米国の核兵器や艦艇向けの原子炉の開発を主導する国家核安全保障局(エネルギー省傘下)は開発を進めている戦術核兵器B61/Mod12の統合機種からF/A-18E/Fを除外、ドイツのショルツ政権は約束したニュークリア・シェアリング体制の維持に頭を悩ませることになるかもしれない。
参考:NNSA Removes F/A-18F Super Hornet From Nuclear Bomb Fact Sheet
果たして米国は「F/A-18E/FのMod12統合除外」にどのようなメッセージを込めているのだろうか?
NATO加盟国のドイツ、イタリア、ベルギー、オランダ、トルコは米国と核兵器を共有する協定(ニュークリア・シェアリング)を締結しており、米国は戦術核兵器「B61」を供給する代わりに締結国はB61を運搬可能な航空戦力を維持しなければならず、ベルギー、オランダ、トルコはB61の運用能力を備えたF-16をドイツとイタリアはトーネードにB61を統合することで協定の義務を果たしていたが、両機の後継機問題が浮上してイタリア、ベルギー、オランダ、トルコの4ヶ国はB61統合が約束されていたF-35Aを選択(トルコのF-35A導入はS-400問題に関連してブロックされた)して協定の義務を引き続き維持することになっている。

収集資料 —
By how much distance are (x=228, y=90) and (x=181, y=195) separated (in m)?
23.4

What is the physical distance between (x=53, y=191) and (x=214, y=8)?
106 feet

課題の指示 —
**1.** ニュークリア・シェアリングについての文章によると、ドイツとイタリアはB61をどの機体に統合して協定の義務を果たしていたか。
**2.** ニュークリア・シェアリングについての文章を、最後の文の後から書き継げ。

解答 —
**1.** トーネード

**2.**
問題は欧州や国内の防衛産業基盤に配慮するためF-35A導入を蹴ったドイツで、タイフーンをトーネードの後継機として導入するため米国にB61の運用能力統合を打診したものの「B61統合作業(米軍機ですら4年~5年もかかる)には時間がかかるためトーネードの退役までに到底間に合わない」と回答、そのため当時のメルケル政権はB61/Mod12統合に含まれていたF/A-18E/Fを30機、トーネードECRが担っていた電子作戦任務を引き継ぐためEA-18Gを15機、残りのトーネードを更新するためタイフーンを90機導入すること決断。
ただこの決断は連立政権のパートナーだった社会民主党に相談なく発表されたことや、トーネード後継機にタイフーンのみの導入を主張していたドイツ最大の労働組合「IG Metall」から反発を受けるなど紆余曲折を経て2022年に改めて決定を下すことになっていたのだが、昨年9月の総選挙でキリスト教民主同盟が与党第1党の地位から転落→ニュークリア・シェアリング体制からの離脱や国内に保管されていた核兵器撤去を主張していた社会民主党主導の新連立政権が成立したためF/A-18E/FやEA-18Gの導入がひっくり返る可能性が噂されていた。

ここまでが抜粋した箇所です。